Taken as a whole, it’s a very lop-sided film. The traditional narrative that bookends the documentary footage seems like the overlong prologue you have to read before you get to the juicy stuff summarized on the hardcover jacket that made you want to buy the book in the first place. Granted, this portion of the film has its own sadistic barbarism, including a ritual abortion-killing and—what else?—the animal cruelty Deodato sets his clock by. But once the footage shot by the documentary team is brought back and spliced together for our viewing… I certainly don’t want to say pleasure—our viewing experience, that’s when things really kick off, and we get a full blast of Deodato’s genius right to the face.

"Anorexia. The other white meat."
Look at the state of current world affairs, and it becomes more difficult to dismiss a film like this—schlock value and all—as mere exploitation cinema. That’s not to say that it doesn’t succeed on that level, because it does. Cannibal Holocaust shows us copious amounts of aboriginal nudity, genital mutilation, pointless animal cruelty, bodily dismemberment by the gallons, and gloriously overgrown 1970s pubes. Yet somehow the film manages to balance all of that out by being impeccably crafted, with iconic special makeup effects, fair performances (Italian post-sync dubbing not withstanding), a perplexingly beautiful score by Riz Ortolani, and all shot in a cinema vérité style before the days when directors had to beat us over the head with realism by shaking the ever-loving snot out of the camera. “You see how shaky this is?! It’s like you’re actually there!!!” Actually, it feels like a precursor to an epileptic fit, but thank you for reminding me why Michael J. Fox wouldn’t make a good cinematographer.

That was foul of me. I apologize.

"Don't bring a porn 'stache
to a beard fight!"
Cannibal Holocaust is a film that makes no apologies. In fact, it’s grown into the britches it was too small for in 1980. There is something to be said of filmmaking this reckless. Not only was the film seized by Italian authorities, Deodato himself was brought up on charges of “obscenity.” For as much as Eli Roth will try to recapture its iconic spell with his upcoming opus, which not only borrows the bare-bones plot from this film, but sports its original working title… nothing like it will be made ever again, and maybe all of that is for the best.

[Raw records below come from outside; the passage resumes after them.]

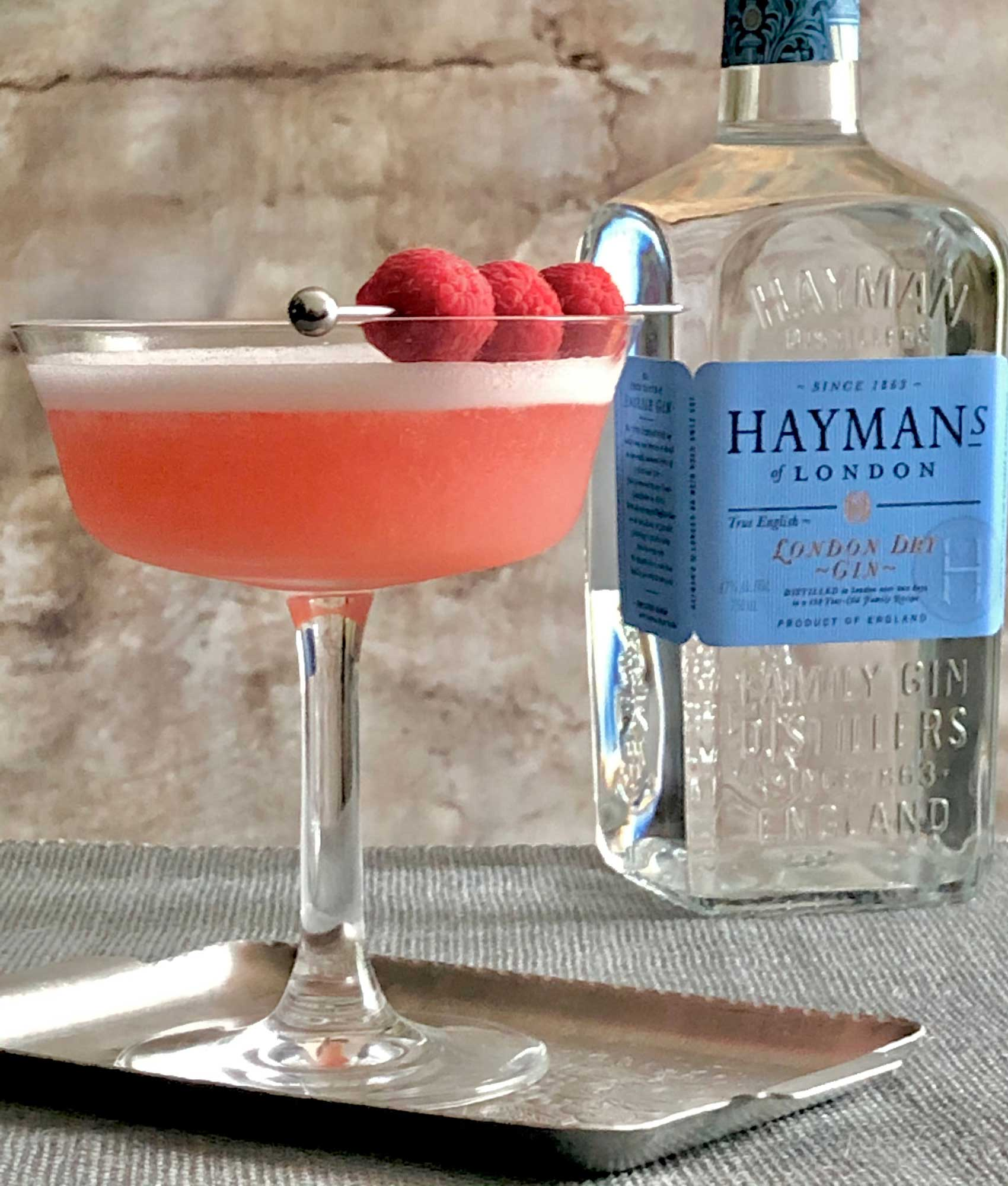 An example of the Clover Club, the mixed drink (cocktail), Adapted by Julie Reiner, NYC, featuring Hayman's London Dry Gin, egg white, lemon juice, Dolin Dry Vermouth de Chambéry, and raspberry syrup; photo by Lee Edwards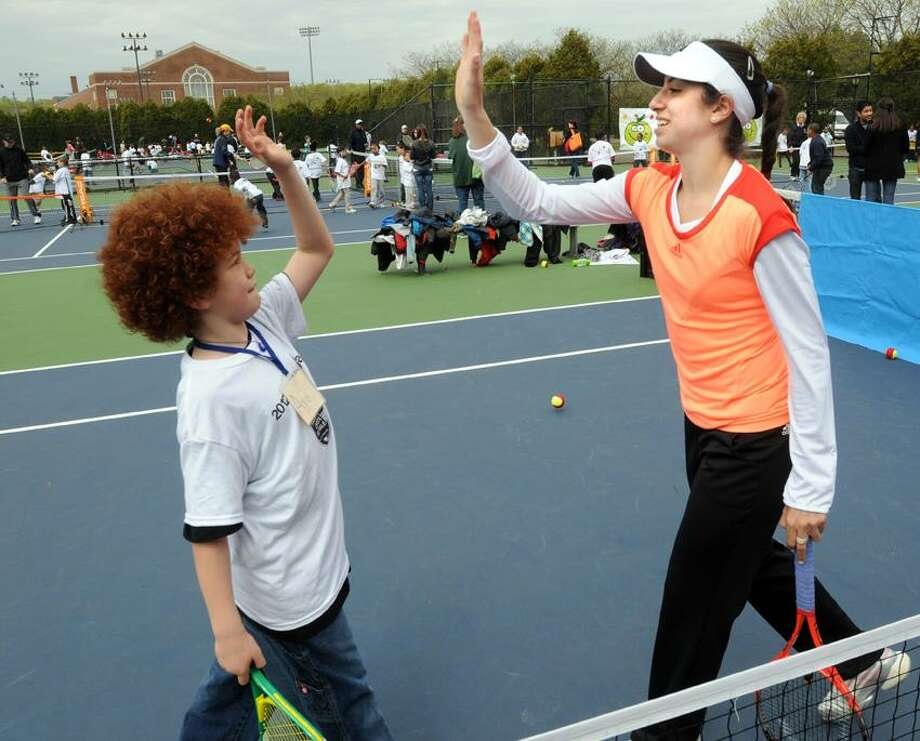 Tennis professional Christina McHale from Englewood Cliffs, NJ participated in the First Niagara Play Day at the CT Tennis Center for New Haven first and second grade school children including Edgewood School second grader Ayo Engel-Halfkenny.  Mara Lavitt/New Haven Register4/26/12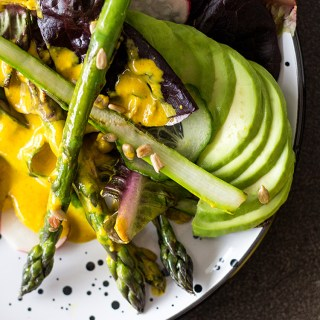 Asparagus salad with turmeric tahini dressing.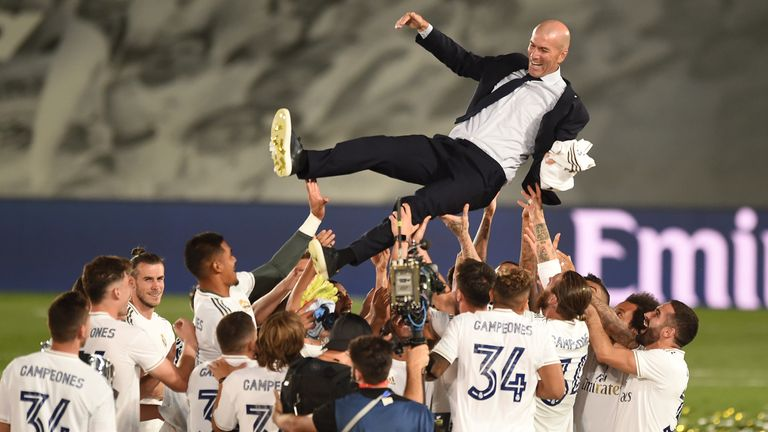 Real Madrid head coach Zinedine Zidane is thrown up in the air by his players after Madrid secure the La Liga title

Oddly enough, this movie represents the perfect example of what can happen when you turn a madman with a camera loose in the jungle. It’s the exploitation equivalent of a father knocking over a half-gallon of orange juice in front of his kids, just so he can point at it and scream in a boisterous voice, “See?! This is what happens when you f**k around!” Well, Papa Ruggero, I think it’s safe to say we all learned our lesson.